- _Given request_
Express the lines in the entries as a JSON list of strings, one string per line, omitting blank lines. Include only the lines starting at the one containing "Considering both the" and ending at the one containing "office tower @ [12, 25, 34, 114] →".

### Rows ###

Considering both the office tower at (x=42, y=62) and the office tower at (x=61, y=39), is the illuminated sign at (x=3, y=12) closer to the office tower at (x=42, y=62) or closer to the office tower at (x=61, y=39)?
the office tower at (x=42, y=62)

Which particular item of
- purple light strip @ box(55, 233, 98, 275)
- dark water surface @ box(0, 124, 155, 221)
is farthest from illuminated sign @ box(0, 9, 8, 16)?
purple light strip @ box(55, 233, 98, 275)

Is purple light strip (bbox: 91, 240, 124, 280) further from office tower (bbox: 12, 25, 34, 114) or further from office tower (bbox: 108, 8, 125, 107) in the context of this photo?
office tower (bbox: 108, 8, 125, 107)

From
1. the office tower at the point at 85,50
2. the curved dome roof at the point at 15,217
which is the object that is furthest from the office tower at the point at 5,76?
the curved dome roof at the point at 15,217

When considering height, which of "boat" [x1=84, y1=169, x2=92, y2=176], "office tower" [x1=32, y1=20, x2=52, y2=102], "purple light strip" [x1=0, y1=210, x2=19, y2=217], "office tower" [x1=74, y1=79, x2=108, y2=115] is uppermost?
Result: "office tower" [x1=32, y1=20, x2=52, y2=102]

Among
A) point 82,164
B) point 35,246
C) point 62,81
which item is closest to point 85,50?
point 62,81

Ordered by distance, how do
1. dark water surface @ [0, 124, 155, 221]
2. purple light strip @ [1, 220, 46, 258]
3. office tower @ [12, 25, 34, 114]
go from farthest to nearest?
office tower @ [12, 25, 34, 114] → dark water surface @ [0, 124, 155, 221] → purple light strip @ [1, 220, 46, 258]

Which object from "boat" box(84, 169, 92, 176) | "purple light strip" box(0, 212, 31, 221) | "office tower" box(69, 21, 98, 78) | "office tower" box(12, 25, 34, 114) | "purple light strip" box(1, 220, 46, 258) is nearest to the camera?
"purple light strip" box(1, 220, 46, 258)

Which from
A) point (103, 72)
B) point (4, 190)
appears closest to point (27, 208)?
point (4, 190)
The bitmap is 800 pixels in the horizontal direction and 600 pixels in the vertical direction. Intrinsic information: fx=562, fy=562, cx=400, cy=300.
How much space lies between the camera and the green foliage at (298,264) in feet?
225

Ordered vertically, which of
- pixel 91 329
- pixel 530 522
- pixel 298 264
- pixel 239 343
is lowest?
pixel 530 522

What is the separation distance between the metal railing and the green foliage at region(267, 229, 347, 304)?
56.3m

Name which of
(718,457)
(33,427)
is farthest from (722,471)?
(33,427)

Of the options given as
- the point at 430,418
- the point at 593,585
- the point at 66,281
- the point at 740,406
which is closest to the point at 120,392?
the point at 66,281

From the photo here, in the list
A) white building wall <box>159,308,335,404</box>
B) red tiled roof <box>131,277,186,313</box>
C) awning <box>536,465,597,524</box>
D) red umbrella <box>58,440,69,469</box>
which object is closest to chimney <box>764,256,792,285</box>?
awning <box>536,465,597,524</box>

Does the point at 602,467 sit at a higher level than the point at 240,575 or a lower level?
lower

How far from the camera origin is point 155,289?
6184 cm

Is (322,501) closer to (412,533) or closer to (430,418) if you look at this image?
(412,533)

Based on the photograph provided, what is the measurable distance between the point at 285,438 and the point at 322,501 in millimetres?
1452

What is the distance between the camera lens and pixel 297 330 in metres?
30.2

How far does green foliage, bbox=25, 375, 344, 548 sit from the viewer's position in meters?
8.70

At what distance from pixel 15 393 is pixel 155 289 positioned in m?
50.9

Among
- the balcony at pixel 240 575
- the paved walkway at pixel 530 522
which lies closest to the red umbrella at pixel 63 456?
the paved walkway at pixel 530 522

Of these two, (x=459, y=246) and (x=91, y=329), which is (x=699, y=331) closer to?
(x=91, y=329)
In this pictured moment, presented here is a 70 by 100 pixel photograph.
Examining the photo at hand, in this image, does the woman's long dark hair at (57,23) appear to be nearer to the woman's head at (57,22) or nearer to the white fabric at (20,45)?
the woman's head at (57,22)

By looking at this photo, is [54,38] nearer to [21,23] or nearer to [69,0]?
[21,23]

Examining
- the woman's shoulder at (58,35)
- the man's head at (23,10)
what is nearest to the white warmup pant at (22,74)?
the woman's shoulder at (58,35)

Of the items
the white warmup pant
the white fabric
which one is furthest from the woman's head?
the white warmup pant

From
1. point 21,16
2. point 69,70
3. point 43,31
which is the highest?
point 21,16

###
### Rows ###

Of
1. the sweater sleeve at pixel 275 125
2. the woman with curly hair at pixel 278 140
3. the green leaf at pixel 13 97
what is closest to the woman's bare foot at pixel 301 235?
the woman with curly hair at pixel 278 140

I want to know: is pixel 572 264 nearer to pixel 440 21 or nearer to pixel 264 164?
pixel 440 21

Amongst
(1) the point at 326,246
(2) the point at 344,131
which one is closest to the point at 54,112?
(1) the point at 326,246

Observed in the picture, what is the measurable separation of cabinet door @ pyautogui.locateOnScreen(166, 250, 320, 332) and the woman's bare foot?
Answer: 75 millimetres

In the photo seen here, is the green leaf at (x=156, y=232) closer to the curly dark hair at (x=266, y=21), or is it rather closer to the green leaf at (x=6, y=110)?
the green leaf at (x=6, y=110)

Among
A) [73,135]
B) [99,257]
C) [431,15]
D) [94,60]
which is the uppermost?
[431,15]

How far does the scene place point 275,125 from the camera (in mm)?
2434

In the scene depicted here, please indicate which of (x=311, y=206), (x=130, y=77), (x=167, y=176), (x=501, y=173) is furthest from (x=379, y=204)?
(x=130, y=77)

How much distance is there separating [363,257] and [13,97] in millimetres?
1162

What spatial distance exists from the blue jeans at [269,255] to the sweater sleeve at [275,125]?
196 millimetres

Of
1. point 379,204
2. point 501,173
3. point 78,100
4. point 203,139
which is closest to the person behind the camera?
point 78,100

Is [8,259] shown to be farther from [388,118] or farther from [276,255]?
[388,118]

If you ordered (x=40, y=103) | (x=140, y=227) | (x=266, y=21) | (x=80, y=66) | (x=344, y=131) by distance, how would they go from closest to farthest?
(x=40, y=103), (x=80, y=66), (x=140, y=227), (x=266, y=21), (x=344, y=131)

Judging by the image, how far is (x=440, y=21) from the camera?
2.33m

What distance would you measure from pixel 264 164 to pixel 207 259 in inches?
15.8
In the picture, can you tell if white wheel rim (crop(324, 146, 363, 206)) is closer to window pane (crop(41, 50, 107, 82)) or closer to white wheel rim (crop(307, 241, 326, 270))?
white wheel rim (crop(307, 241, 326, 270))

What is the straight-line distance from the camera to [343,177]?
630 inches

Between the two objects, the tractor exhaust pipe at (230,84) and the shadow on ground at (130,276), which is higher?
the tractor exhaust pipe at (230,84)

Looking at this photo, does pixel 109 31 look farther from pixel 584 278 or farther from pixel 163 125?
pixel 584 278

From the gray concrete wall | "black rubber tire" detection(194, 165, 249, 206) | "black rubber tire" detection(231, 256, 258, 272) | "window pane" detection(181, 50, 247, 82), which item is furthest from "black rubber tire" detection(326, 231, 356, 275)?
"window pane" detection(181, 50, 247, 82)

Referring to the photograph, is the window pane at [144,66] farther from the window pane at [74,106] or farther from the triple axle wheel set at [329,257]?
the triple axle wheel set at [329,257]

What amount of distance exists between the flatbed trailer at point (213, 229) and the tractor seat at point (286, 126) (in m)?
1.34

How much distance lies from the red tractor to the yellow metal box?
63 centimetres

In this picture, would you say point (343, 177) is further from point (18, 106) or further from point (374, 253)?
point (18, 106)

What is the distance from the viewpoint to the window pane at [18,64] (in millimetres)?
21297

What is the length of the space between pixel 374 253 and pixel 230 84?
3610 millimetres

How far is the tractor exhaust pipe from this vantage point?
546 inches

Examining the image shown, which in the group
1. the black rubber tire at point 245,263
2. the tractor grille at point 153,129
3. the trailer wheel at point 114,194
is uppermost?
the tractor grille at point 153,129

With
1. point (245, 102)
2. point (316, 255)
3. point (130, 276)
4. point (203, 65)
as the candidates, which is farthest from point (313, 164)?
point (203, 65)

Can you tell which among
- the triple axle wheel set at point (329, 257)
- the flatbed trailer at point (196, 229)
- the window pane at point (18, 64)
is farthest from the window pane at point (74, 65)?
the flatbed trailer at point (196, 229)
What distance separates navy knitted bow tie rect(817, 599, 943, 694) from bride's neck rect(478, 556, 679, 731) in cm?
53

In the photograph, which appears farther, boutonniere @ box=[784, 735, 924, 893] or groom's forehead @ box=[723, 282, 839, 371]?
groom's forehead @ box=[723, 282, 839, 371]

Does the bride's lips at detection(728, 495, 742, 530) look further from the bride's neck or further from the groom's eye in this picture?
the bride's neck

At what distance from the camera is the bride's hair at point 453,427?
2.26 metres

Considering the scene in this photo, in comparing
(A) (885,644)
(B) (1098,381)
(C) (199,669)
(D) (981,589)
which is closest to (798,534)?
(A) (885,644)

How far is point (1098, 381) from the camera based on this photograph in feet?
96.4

###
### Rows ###

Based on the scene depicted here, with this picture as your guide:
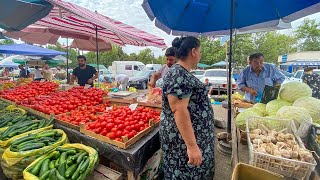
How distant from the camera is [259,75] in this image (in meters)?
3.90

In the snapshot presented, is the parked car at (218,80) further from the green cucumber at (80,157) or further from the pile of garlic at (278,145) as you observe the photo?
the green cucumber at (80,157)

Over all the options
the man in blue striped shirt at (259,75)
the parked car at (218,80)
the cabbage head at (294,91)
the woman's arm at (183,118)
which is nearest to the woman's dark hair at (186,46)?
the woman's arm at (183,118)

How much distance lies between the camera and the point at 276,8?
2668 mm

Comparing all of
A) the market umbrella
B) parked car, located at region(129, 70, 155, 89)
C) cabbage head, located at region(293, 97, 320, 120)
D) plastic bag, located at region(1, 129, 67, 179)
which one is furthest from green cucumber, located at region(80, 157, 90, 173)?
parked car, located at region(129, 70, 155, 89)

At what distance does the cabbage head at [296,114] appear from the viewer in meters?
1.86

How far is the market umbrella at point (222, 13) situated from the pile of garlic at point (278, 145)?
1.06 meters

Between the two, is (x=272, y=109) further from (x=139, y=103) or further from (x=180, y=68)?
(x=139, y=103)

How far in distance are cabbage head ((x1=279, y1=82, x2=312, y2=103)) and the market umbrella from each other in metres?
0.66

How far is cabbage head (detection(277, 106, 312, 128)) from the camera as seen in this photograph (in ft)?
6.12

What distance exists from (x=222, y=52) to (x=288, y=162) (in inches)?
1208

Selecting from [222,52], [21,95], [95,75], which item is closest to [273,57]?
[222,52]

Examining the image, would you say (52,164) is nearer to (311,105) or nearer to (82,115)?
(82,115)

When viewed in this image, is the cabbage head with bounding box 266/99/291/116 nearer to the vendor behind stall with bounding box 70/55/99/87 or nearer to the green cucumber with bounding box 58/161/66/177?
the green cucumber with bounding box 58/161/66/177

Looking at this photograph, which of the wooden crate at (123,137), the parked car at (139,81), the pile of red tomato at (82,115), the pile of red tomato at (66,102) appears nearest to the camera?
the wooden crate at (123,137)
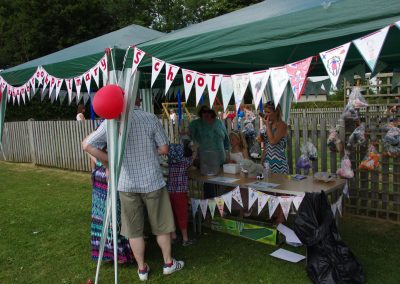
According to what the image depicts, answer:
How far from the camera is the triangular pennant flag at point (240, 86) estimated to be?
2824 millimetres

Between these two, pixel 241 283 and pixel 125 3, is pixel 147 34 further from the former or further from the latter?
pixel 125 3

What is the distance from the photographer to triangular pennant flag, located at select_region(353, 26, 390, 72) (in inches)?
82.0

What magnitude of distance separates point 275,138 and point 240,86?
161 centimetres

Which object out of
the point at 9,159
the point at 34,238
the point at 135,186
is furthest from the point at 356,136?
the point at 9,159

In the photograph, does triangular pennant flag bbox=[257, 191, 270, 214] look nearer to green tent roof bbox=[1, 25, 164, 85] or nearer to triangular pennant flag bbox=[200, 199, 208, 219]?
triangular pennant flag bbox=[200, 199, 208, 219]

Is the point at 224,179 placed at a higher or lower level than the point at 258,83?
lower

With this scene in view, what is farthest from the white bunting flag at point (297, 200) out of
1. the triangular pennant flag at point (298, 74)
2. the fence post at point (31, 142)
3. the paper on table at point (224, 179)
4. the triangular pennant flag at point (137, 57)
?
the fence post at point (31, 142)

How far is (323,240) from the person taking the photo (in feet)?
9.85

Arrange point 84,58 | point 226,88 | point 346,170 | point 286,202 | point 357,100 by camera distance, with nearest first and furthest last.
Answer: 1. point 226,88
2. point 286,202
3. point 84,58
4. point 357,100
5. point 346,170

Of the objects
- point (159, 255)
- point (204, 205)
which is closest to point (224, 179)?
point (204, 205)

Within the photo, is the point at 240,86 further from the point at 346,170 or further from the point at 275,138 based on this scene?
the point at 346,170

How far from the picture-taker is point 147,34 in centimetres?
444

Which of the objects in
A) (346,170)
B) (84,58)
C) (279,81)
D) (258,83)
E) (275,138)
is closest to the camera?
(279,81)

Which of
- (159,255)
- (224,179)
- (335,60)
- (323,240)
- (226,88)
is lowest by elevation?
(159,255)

###

- _Result_
[
  "Considering both the office tower at (x=42, y=62) and the office tower at (x=61, y=39), is the illuminated sign at (x=3, y=12) closer to the office tower at (x=42, y=62) or closer to the office tower at (x=61, y=39)?",
  "the office tower at (x=42, y=62)",
  "Which particular item of",
  "- purple light strip @ box(55, 233, 98, 275)",
  "- dark water surface @ box(0, 124, 155, 221)",
  "is farthest from illuminated sign @ box(0, 9, 8, 16)?",
  "purple light strip @ box(55, 233, 98, 275)",
  "Is purple light strip (bbox: 91, 240, 124, 280) further from office tower (bbox: 12, 25, 34, 114) or further from office tower (bbox: 108, 8, 125, 107) in the context of this photo?",
  "office tower (bbox: 108, 8, 125, 107)",
  "From",
  "1. the office tower at the point at 85,50",
  "2. the curved dome roof at the point at 15,217",
  "which is the object that is furthest from the office tower at the point at 5,76?",
  "the curved dome roof at the point at 15,217",
  "When considering height, which of \"boat\" [x1=84, y1=169, x2=92, y2=176], \"office tower\" [x1=32, y1=20, x2=52, y2=102], \"purple light strip\" [x1=0, y1=210, x2=19, y2=217], \"office tower\" [x1=74, y1=79, x2=108, y2=115] is uppermost?",
  "Result: \"office tower\" [x1=32, y1=20, x2=52, y2=102]",
  "Among",
  "A) point 82,164",
  "B) point 35,246",
  "C) point 62,81",
  "which item is closest to point 85,50?",
  "point 62,81",
  "Ordered by distance, how do",
  "1. dark water surface @ [0, 124, 155, 221]",
  "2. purple light strip @ [1, 220, 46, 258]",
  "3. office tower @ [12, 25, 34, 114]",
  "go from farthest to nearest?",
  "office tower @ [12, 25, 34, 114] → dark water surface @ [0, 124, 155, 221] → purple light strip @ [1, 220, 46, 258]"
]